I realized that culture is both the culture of the country and its heritage, but also a subculture of the territory or the area. When we talk about schools, we talk about the culture of the school, its history, its identity as defined by the people that walked through it, and the cultural diversity of the inhabitants of the school comprised of children, their families, and the educators.
From different parts around the world, more places are asking us to recall the cultural heritage of the territory.
In a world that through the use of technological support is becoming more and more globalized, we are losing the beauty of cultural roots.
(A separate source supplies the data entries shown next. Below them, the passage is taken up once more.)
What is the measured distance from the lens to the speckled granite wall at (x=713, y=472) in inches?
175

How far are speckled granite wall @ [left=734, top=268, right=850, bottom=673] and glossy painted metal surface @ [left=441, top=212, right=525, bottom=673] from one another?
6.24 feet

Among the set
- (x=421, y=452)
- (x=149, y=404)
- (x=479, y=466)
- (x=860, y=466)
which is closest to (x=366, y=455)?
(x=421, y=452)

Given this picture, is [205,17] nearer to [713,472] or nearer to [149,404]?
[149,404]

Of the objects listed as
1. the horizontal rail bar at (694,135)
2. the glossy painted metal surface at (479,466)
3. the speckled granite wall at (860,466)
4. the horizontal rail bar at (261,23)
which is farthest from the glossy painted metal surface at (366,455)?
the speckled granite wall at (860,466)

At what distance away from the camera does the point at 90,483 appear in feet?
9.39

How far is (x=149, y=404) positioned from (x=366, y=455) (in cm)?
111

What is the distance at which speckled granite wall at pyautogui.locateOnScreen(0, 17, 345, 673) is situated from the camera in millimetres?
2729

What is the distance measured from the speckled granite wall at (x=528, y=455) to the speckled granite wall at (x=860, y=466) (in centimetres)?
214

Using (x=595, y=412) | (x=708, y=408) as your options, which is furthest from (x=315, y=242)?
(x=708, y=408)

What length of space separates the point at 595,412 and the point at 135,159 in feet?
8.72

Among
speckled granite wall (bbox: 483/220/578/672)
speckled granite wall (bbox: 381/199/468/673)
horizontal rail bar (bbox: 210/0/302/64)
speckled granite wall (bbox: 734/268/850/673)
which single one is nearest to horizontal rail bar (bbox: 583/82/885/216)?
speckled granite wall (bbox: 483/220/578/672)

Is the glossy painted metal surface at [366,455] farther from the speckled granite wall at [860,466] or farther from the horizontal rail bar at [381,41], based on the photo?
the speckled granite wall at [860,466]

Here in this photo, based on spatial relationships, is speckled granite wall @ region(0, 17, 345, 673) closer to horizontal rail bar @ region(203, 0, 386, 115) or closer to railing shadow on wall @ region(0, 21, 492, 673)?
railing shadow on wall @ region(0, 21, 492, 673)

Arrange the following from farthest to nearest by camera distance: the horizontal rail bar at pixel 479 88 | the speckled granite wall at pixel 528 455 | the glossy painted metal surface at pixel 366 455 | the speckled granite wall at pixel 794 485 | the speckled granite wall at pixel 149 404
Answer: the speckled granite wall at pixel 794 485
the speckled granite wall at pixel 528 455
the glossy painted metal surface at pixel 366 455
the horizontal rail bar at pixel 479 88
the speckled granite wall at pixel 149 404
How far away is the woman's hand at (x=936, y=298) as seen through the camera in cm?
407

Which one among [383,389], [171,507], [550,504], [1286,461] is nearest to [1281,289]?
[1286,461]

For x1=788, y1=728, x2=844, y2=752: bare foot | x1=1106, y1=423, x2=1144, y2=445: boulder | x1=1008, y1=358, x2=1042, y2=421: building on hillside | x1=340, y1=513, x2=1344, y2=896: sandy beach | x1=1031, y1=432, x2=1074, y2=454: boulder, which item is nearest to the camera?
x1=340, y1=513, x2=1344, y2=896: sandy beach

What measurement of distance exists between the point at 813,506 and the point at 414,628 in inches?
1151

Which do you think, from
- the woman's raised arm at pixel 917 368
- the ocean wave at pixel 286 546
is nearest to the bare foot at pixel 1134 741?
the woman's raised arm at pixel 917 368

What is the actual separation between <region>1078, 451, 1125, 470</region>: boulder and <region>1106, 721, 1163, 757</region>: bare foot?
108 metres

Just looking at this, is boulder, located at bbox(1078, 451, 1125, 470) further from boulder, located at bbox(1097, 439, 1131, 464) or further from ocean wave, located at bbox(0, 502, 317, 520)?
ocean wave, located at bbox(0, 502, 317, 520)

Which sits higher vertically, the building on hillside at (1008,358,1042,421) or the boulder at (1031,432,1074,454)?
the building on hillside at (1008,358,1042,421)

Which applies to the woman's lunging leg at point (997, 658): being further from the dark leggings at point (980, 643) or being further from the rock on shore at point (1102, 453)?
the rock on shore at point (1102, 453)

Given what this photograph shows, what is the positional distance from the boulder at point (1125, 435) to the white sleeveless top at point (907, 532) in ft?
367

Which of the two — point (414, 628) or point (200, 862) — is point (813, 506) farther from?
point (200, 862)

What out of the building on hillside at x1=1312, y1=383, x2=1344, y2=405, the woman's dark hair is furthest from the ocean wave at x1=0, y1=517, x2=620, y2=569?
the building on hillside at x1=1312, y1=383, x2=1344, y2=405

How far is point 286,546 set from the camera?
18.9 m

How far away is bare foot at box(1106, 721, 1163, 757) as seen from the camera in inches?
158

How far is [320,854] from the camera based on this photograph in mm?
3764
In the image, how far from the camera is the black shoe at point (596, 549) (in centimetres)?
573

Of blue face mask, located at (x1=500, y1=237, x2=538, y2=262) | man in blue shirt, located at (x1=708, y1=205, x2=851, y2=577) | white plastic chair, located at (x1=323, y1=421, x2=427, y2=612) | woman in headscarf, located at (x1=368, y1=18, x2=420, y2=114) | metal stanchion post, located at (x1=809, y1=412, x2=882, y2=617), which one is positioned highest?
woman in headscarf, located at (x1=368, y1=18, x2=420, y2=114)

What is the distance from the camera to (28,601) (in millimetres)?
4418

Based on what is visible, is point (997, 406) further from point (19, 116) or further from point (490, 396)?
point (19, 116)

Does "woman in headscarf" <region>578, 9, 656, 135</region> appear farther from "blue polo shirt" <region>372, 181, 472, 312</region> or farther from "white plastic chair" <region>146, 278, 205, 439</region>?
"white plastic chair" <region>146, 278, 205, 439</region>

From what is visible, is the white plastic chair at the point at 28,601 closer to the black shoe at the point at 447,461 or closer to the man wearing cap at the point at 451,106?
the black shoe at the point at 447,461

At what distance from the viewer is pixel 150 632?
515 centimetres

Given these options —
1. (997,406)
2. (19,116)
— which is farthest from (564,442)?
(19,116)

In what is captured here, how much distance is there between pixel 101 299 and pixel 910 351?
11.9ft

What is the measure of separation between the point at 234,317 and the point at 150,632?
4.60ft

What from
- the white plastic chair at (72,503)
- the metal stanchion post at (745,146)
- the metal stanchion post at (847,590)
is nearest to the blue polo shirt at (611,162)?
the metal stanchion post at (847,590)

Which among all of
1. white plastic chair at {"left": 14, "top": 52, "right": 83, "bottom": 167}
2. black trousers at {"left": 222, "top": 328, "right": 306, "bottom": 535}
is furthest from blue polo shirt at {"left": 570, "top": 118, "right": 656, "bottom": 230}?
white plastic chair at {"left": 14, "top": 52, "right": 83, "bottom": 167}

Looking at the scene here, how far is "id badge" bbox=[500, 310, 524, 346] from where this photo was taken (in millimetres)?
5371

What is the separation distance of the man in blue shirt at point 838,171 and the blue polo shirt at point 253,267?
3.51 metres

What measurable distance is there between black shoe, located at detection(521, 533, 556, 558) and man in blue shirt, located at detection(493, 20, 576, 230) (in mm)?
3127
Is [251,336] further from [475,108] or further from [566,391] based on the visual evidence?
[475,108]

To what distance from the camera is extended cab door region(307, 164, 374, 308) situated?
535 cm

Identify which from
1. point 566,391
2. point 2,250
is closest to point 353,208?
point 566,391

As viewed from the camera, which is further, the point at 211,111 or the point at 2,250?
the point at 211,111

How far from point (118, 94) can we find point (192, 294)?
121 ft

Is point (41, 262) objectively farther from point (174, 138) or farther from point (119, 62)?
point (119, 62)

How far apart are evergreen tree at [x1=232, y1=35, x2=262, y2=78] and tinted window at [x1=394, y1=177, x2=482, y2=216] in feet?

There are no new surprising wonders when we travel, fewer cultural shocks.
I believe that place-based Education intertwined with Reggio Foundations can represent an answer.
A unique curriculum can be implemented in each specific context, able to merge Reggio’s elements with our identity and culture. In this way, in my opinion, Reggio Foundations can create a structure within to operate, while our culture can define our specific identity.
So when we say that there isn’t a guide on how to work in a Reggio Inspired way, I think that we mean that there are no written instructions, but there are specific values and frames of meaning from which are descending specific best practices with what we can operate.
And you? How do you make your culture visible in your school’s environment and practices?